What needs to change?

I can’t do justice here to all the solutions needed for the thorny problems outlined above. Addressing them fully will require nothing less than transformation of our economy, our housing and transportation systems, and the way we manage disasters.

However, here are a few places to start.

Build and diversify the climate resilience workforce

One of the beautiful things we see after major hurricanes is neighbors helping neighbors, from volunteer search and rescue crews, to disaster pantries, to mutual aid networks. As Dr. Natalie Simpson, a disaster response expert at the University of Buffalo put it:

“If you’re talking about a sudden large-scale disaster, there will never, ever, ever be enough professional first responders right when they’re needed, right when a disaster strikes. Everybody is a first responder.”

It may be true that we’ll never have enough responders, but the current situation is unacceptable. Take FEMA, for example, the lead federal agency for disasters. FEMA has been short on qualified staff since at least the devastating 2017 hurricane and wildfire seasons. This year could be even worse than 2017, in part because of the COVID-19 pandemic.

At the local level, governments and the private sector should professionalize the work done by volunteer responders in affected communities by creating pathways for family-supporting jobs and careers in climate resilience. One of the many benefits of building this local capacity would be a more diverse and culturally-competent emergency management workforce, which currently is overwhelmingly white and male.

Members of FEMA and Health and Human Services preparing for Hurricane Laura (2020).

Protect worker health and safety

Disaster response and recovery workers need far better protections on the job than they get now. This includes, among other things, better training for workers, access to appropriate and sufficient protective equipment, and for the Occupational Safety and Health Administration (OSHA) to beef up enforcement after disasters instead of just providing technical assistance to employers.

It also includes an emergency standard for COVID-19, which is now two months late. Despite a sudden shift last week to a nearly mask-free world by the White House and the Centers for Disease Control and Prevention, the pandemic isn’t over—particularly for the Black and brown and low-wage “essential workers” who live in communities without equitable access to vaccines. 

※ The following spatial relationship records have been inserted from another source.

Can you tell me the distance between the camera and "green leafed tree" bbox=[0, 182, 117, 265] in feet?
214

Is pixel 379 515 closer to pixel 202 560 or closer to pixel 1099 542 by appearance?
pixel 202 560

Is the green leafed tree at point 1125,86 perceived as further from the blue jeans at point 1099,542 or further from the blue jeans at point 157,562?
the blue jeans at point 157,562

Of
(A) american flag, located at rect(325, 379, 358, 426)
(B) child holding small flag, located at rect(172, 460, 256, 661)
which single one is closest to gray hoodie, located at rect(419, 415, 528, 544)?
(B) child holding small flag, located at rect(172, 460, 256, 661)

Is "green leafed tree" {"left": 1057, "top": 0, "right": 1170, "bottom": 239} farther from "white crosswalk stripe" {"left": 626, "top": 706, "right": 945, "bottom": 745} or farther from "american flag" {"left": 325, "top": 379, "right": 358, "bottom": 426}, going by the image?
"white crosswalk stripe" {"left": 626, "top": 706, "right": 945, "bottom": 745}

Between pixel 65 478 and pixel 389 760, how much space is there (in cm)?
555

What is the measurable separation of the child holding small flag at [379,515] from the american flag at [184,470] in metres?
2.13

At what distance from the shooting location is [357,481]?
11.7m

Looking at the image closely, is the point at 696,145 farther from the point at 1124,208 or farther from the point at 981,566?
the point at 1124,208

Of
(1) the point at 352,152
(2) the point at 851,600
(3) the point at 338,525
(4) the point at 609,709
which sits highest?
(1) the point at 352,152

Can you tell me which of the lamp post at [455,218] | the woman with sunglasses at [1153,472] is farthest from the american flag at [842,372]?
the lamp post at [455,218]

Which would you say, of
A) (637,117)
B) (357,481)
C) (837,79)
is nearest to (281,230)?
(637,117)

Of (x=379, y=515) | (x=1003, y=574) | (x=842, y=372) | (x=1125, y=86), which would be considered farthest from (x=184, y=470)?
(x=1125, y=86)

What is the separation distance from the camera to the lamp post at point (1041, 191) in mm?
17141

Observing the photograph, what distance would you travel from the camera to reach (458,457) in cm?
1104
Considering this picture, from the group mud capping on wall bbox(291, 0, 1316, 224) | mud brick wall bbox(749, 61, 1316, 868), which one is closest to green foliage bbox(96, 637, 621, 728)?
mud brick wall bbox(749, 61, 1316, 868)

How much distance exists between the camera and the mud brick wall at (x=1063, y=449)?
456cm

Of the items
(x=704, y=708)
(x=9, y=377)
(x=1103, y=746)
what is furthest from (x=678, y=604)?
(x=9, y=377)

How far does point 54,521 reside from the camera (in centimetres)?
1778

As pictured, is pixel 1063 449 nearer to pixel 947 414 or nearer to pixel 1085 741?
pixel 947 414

Ensure that climate and health adaptation plans tackle intersecting threats—and that they’re fully funded

Here’s the bottom line: The health harms of hurricanes and other climate-related disasters go well beyond the direct effects of wind and water. To keep people healthy and safe, we need to climate-proof our housing, food, health care, transportation, occupational safety standards, and all the other essential services and systems on which we rely. 

This means that climate adaptation plans all the way from the federal government to individual city councils need to (a) embody the coordinated, whole of government approach touted by the Biden administration; and (b) tackle the systemic inequities that make communities vulnerable in the first place to the health harms of climate change.

Finally, adaptation plans aren’t sufficient without the funding and workers to get them implemented. As a recent global review of urban adaptation planning noted:

“To be credible, adaptation plans should also assign economic resources to implementation and monitoring. In our sample, planning documents tend to omit information regarding budget for the implementation, and when they include it, information is not measure-specific, which inhibits effective resource assignation and implementation.”

Everyone who lives in a hurricane-prone region must prepare to the best of their ability. But personal preparation simply won’t be enough as climate change makes hurricanes fiercer and deadlier. We need to stitch our current scraps of climate preparedness into a cohesive whole, to create the strongest, most protective safety blanket possible.